Nuclear Energy Is Making a Comeback. A New Batch of Stocks to Play the Trend

Dow Jones2024-10-21

When they're not inventing sentient chatbots, tech giants have a new obsession: nuclear power. This week, Alphabet's Google and Amazon.com both announced investments in new kinds of reactors.

It's the latest sign that nuclear energy is making a comeback, some 50 years since the technology was last considered a growth industry. The trend had already lifted the stocks of companies that own reactors, including Vistra and Constellation Energy.

But the Google and Amazon deals signal a new phase where companies could actually build new nuclear reactors. As a result, a separate group of stocks has begun to rise -- companies that are designing, building, and fueling novel kinds of nuclear generators -- and they could keep gaining. That includes Nuscale Power, Oklo, BWX Technologies, GE Vernova, Lightbridge, and Centrus Energy, all of which rose last week.

On Wednesday, Amazon said it would finance the construction of several small nuclear reactors in Washington state and invest in Maryland start-up X-energy, which will build the reactors. The news came after Alphabet's Google announced on Monday that it had made a deal with privately held Kairos Power, a California-based developer of small nuclear reactors, to support the development and construction of several reactors. Financial terms weren't released, but Kairos expects to get the first reactor up and running by 2030 and potentially build several more by 2035.

The tech giants are looking for ways to secure power for their data centers, which are consuming more electricity as artificial-intelligence usage grows. The firms say they want to reduce their carbon footprints to slow global warming, and executives think nuclear fits the bill. Nuclear plants don't emit carbon and operate continuously, unlike solar and wind.

The biggest obstacles for nuclear adoption are that reactors take a long time to build and can be very expensive. A big one with 1,000 megawatts of capacity is likely to cost more than $10 billion, and the last set of reactors went an estimated $20 billion over budget.

The new kind of nuclear plants built by Kairos and X-energy are known as small modular reactors, or SMRs, and they're supposed to be cheaper and easier to construct. They produce about one-tenth as much power as the behemoths that exist today, and are called "modular" because they're designed to be built by factories in pieces.

Only three SMRs exist in the world today, and none are in the U.S. But there could be dozens by the 2030s. Congress passed a law this year meant to speed up approval of new SMRs, and the Biden administration said it would invest $900 million into helping companies build small reactors. The Inflation Reduction Act contains vital support for nuclear, too.

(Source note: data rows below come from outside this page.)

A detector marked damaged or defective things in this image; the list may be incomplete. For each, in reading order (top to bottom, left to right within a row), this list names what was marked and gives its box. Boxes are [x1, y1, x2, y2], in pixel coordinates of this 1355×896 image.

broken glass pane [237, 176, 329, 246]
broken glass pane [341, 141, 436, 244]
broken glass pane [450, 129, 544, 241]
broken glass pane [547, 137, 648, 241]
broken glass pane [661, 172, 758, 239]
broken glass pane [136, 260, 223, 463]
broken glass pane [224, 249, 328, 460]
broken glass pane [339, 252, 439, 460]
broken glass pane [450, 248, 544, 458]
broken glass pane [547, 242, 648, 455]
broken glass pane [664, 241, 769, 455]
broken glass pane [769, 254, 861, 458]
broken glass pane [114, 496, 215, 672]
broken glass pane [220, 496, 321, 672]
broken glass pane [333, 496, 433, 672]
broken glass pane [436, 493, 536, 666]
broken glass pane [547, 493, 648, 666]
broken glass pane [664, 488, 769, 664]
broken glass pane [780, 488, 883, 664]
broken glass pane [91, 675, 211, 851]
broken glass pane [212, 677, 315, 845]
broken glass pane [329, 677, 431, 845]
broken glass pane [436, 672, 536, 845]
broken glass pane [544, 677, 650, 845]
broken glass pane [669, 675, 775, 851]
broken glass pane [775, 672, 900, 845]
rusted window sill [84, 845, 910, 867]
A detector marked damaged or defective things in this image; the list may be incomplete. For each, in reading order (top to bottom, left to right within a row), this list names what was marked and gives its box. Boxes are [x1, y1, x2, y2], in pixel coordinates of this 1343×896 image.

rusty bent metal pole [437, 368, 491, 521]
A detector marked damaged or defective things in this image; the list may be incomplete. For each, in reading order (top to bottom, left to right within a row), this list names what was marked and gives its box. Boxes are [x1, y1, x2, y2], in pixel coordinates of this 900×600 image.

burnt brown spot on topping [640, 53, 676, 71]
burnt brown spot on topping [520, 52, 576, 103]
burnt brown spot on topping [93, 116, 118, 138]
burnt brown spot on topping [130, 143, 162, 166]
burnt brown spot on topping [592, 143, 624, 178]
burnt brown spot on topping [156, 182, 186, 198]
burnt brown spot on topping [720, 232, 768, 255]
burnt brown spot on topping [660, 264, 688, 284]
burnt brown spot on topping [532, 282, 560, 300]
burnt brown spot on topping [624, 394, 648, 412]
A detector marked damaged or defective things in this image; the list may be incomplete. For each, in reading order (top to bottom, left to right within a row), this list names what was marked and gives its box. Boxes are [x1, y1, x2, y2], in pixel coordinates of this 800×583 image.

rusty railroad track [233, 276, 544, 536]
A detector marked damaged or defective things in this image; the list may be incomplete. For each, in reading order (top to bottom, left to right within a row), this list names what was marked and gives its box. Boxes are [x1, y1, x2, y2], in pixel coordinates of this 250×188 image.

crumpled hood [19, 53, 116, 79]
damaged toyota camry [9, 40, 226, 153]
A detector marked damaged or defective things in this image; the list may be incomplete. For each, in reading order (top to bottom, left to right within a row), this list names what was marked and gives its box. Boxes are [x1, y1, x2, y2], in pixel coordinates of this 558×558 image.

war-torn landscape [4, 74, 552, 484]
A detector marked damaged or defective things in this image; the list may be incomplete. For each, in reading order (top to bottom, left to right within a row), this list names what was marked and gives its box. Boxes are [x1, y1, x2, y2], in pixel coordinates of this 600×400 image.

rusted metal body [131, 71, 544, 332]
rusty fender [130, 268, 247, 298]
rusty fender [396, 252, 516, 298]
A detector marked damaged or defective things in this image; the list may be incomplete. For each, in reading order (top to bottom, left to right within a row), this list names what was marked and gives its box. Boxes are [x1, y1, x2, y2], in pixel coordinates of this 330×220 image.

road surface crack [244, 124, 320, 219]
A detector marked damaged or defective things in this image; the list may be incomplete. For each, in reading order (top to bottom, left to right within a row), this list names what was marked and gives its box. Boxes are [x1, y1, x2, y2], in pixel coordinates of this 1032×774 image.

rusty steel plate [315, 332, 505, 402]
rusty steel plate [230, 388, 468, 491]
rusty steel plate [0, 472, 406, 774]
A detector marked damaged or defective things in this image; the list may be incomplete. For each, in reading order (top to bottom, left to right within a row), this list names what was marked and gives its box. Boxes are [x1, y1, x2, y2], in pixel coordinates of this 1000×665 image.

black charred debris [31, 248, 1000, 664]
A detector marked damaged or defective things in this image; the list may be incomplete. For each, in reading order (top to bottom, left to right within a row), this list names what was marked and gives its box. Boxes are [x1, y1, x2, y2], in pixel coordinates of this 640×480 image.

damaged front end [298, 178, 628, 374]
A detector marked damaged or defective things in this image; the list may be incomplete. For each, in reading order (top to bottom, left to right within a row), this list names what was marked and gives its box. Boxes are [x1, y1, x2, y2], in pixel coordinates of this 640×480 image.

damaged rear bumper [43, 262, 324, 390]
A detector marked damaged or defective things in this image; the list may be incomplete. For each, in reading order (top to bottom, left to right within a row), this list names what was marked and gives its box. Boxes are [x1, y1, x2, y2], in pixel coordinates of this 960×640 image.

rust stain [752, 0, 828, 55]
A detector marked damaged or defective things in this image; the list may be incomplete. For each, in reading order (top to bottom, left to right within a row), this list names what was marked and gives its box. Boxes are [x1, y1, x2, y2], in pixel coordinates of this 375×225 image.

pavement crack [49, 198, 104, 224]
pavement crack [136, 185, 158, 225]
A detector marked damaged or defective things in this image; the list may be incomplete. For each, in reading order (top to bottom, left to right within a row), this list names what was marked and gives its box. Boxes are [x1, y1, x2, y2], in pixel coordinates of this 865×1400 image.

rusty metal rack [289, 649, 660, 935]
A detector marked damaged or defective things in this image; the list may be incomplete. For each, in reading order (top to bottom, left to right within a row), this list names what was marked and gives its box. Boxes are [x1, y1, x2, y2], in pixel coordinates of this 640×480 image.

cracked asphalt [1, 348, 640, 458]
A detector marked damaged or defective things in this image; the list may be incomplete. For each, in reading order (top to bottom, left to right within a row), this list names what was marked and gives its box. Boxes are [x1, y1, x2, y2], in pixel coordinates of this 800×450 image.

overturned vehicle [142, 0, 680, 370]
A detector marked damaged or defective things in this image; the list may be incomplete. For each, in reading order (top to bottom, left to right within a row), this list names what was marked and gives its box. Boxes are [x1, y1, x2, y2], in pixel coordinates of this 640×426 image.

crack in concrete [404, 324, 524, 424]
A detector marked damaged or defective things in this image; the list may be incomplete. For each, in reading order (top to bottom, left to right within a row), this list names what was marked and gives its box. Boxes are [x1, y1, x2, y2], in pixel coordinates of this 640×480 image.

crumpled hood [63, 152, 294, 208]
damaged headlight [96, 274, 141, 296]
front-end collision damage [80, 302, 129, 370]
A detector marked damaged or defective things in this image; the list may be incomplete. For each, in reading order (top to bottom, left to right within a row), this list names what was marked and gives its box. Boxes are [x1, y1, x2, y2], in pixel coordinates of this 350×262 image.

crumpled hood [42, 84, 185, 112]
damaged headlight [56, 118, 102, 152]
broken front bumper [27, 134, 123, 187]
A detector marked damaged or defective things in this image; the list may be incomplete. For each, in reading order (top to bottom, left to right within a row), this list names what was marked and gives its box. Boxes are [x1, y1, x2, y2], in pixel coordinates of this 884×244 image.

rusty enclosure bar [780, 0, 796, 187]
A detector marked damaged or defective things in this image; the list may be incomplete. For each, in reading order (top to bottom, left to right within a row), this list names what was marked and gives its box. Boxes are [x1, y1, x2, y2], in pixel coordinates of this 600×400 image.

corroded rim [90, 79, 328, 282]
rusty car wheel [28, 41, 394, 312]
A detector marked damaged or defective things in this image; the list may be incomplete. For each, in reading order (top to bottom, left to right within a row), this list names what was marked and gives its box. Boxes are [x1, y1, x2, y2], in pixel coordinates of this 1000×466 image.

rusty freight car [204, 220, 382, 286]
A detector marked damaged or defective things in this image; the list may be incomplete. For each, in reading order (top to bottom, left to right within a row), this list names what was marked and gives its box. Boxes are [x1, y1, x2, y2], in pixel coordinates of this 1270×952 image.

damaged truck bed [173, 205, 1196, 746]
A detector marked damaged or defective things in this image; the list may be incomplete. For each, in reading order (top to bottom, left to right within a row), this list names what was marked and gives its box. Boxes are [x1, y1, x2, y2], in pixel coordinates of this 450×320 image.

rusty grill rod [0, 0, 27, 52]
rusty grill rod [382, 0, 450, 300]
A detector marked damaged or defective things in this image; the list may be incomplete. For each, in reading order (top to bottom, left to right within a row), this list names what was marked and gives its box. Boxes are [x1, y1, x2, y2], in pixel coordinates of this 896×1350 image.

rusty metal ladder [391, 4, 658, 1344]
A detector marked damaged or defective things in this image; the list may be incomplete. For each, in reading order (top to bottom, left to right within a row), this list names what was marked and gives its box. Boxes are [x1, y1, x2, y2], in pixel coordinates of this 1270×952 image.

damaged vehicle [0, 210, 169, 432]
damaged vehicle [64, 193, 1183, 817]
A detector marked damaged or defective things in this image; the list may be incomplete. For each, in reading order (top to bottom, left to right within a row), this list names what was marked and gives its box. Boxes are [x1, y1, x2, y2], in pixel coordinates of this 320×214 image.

It's not easy to invest directly in the trend. Kairos and X-energy are privately held, but two other SMR developers are publicly traded. Oklo, whose chairman is OpenAI CEO Sam Altman, completed a SPAC merger earlier this year. Another player is Nuscale, which is the only SMR developer to have received approval for its design from the Nuclear Regulatory Commission.

Other nuclear companies, including Westinghouse, which is owned by Brookfield Asset Management and uranium miner Cameco, and nuclear equipment provider BWX Technologies have designed SMRs. GE Vernova, GE's publicly traded energy spinoff, is working on deploying SMRs in Canada. Investors can also buy uranium enrichment company Centrus Energy and nuclear fuel company Lightbridge, which works with Nuscale.

Until these new plants get off the ground, the trade should be considered speculative. Other U.S. nuclear "renaissances" have petered out because of costs or safety concerns. But with Big Tech and government joining forces, this one is looking more likely by the day.